Trade union Verdi had called earlier this week for bus drivers at Berlin's public transport operator, the Berliner Verkehrsbetriebe (BVG), to down their tools and walk out as part of a so-called ‘warning strike'.
The industrial action started at around 3.30am and was due to last until 10pm. The strike is being held to put pressure on BVG in the current wage negotiations between employers and the union.
Verdi announced that no buses operated by BVG were in operation on Thursday, signalling that the strike was strong.
“The goal is to use this warning strike to increase the pressure on employers in the current negotiations,” Verdi negotiator Jeremy Arndt said.
BVG is the largest municipal transport company in Germany and, with more than 2.9 million customer trips per day, it's the backbone of Berlin's local public transport system.
As we learned, there will be a strike against the BVG by the Verdi union on the 14 March.
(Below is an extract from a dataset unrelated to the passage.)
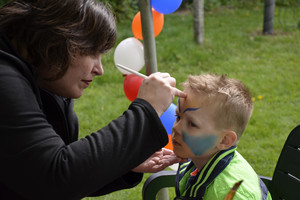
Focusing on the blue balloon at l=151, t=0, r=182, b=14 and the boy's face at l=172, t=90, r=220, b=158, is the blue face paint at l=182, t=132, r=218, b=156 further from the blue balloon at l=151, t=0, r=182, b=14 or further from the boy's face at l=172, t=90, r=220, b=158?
the blue balloon at l=151, t=0, r=182, b=14

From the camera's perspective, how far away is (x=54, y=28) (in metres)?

According to the union’s announcement, the BVG’s bus traffic will be striked against on Thursday from the beginning of operations in the morning (ca 3:30 AM) until 10 PM. #BVG @berlinairport pic.twitter.com/dPOHgGOPE9
— BVG Bus (@BVG_Bus) March 13, 2019
If you’re travelling in the capital, here's how the strike might affect you, and details of the other services you can use instead of buses.
S-Bahn and regional trains
S-Bahn and regional trains will run this Thursday according to the timetable. These trains are not operated by the BVG, but by Deutsche Bahn and other companies.
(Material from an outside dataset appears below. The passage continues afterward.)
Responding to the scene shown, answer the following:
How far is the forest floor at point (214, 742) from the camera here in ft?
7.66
Rail replacement services (SEV) on these lines will not be affected. “The S-Bahn does not use BVG buses for replacement transport, it is not affected”, said S-Bahn spokeswoman Sandra Spieker, reported the Berliner Zeitung.
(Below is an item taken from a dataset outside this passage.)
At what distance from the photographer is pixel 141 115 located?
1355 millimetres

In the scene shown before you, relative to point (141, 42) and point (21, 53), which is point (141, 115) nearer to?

Information sign shows that a bus strike is ongoing. Photo: DPA
U-Bahn and trams
Unlike the strike that took place in February, on Thursday underground trains (U-Bahn) and trams will not be affected. But services are much busier than usual as many people have switched to these modes of transport.
However, replacement services that use buses are affected. The replacement service for the M4 and M13 tram lines will also be on strike, BVG's Jannes Schwentu told the Berliner Zeitung.
It is also expected that replacement services for the underground lines U1, U8 and U9 will start later in the evening. Normally they start at 10 or 11pm, but at the beginning there may be some restrictions.
Private bus companies
The BVG buses will remain off the roads on Thursday. The warning strike lasts until 10 pm, after which it may take some time for all buses to operate normally.
Only the routes used by BVG contractors are in operation throughout the day. These are routes 106, 161, 162, 163, 168, 175, 179, 218, 234, 263, 275, 284, 320, 322, 334, 341, 349, 363, 365, 371, 373, 380, 390 and 399.
The following routes operate with slight restrictions: 112, 140, 184, 283, 370 and 893. These routes are operated by private bus companies commissioned by the BVG. These companies are not affected by the tariff dispute.
Emergency shuttle service to Tegel airport
There will be a bus shuttle to Tegel Airport – this time from Jakob-Kaiser-Platz underground station, not from Jungfernheide station as was the case with the first strike in February.
Aufgrund eines #Streiks der #BVG kommt es am Donnerstag zu starken Einschränkungen bei der An-und Abreise insbesondere am Flughafen #TXL. Bitte plant mehr Zeit ein und weicht ggf. auf andere Verkehrsmittel aus. Ab Jakob-Kaiser-Platz ist ein Notshuttleverkehr von uns eingerichtet. pic.twitter.com/sbsvVTa4lQ
— Berlin Airport Service (@berlinairport) March 13, 2019
“The Jakob-Kaiser-Platz underground station is half a kilometre closer to the airport,” airport spokesman Daniel Tolksdorf told the Berliner Zeitung.
The so-called “emergency shuttle service” will again use four coaches and will run from 5 am to 11 pm. Tolksdorf recommended scheduling more time for the trip to Tegel Airport in case of longer waiting times or busy services.
Why are workers striking?
Among other things, Verdi wants to implement a 36.5-hour working week with full wage compensation for the approximately 14,000 employees of BVG and its subsidiary Berlin Transport. Today, almost half of the employees have to work 39 hours — these are workers who have been hired since 2005.
Negotiations have failed so far despite offers by BVG to the trade union.
The latest strike comes during a wave of industrial action sparked by separate disputes that's resulted in office and school closures around the country as well as flights being grounded.